Question

Calculate the electric current in the given circuit when i) key K is open ii) key K is closed

Answer 1

Answer:

(i) 0A

(ii) 1A

Explanation:

(i) when the key is open, electricity will not pass. Therefore, current =0A.

(ii) when key is closed,

total resistance= R =6 ohm

V=iR => 6= i 6 => I=1A.

Pls mark me as the Brainliest!! ;)

Answer 2

Answer:

i) 0.5 A

ii) 1 A

Explanation;

Taking a look at the diagram, we can see that the resistors are connected in a parallel combination. [ Two 6 ohm resistors in parallel with the other two ].

Now, we can also see that the key is only connected to the top branch of the combination.

Case 1: Key is open

If we leave the key open, current would still flow in the circuit. This is because, it takes the second branch which is below since the top branch forms an incomplete circuit.

Therefore calculating net resistance in the second branch, it comes out to be 12 ohm [ 6 + 6 ].

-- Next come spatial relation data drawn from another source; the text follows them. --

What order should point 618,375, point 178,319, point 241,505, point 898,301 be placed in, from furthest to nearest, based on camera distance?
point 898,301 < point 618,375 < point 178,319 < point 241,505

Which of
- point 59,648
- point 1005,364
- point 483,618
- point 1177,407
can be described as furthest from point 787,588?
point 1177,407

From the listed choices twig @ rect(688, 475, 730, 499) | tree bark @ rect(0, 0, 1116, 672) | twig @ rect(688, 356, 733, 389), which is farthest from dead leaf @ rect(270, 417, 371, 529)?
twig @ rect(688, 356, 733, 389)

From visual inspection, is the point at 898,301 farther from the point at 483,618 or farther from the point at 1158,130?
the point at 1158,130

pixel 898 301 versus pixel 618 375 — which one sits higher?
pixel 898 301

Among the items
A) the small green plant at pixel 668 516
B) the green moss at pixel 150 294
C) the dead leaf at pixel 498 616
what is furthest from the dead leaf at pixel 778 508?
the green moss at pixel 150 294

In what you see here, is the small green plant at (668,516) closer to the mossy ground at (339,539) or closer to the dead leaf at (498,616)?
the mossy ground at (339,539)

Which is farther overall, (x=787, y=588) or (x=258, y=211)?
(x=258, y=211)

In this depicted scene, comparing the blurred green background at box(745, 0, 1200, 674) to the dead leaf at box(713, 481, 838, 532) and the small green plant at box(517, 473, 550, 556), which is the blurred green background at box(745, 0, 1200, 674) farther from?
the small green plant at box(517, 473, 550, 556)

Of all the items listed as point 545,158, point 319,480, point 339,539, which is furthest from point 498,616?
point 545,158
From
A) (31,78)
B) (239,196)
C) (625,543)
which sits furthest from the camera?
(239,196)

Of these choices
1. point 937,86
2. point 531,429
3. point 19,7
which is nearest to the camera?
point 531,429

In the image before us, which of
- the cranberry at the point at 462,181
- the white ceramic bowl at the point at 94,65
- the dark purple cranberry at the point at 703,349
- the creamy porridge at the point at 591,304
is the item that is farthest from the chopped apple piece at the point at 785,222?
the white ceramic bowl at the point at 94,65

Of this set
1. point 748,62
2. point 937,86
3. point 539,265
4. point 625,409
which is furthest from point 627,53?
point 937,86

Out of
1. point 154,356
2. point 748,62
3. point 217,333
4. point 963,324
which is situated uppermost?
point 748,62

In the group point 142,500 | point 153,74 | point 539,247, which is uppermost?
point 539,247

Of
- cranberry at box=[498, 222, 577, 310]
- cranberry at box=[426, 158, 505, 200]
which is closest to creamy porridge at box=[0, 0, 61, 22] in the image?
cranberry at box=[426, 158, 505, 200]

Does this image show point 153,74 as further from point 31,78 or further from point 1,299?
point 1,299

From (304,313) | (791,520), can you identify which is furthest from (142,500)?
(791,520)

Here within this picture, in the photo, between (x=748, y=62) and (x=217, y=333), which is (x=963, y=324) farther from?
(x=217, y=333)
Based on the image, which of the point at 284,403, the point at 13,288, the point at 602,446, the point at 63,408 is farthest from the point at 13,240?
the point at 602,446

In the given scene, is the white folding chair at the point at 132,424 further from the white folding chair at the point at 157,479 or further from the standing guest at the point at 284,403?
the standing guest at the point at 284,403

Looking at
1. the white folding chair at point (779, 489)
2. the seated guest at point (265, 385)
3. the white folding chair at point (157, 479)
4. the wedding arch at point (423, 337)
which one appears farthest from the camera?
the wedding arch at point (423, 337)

Applying Ohm's law, we get:

→ I = V / R

→ I = 6 / 12 = 0.5 A

Hence 0.5 A of current flows when the key is open.

Case 2: Key is closed

Now we see that the circuit is a simple combination of resistors in parallel and series. Calculating the net resistance we get:

$\dfrac{1}{R} = \dfrac{1}{6+6} + \dfrac{1}{6+6}\\\\\dfrac{1}{R} = \dfrac{1}{12} + \dfrac{1}{12}\\\\\dfrac{1}{R} = \dfrac{2}{12} = \dfrac{1}{6}\\\\\implies R = 6 \:\Omega$

Now applying Ohm's Law we get:

→ I = V / R

→ I = 6 V / 6 Ω

→ I = 1 A

Hence 1 A of current flows when the key is closed.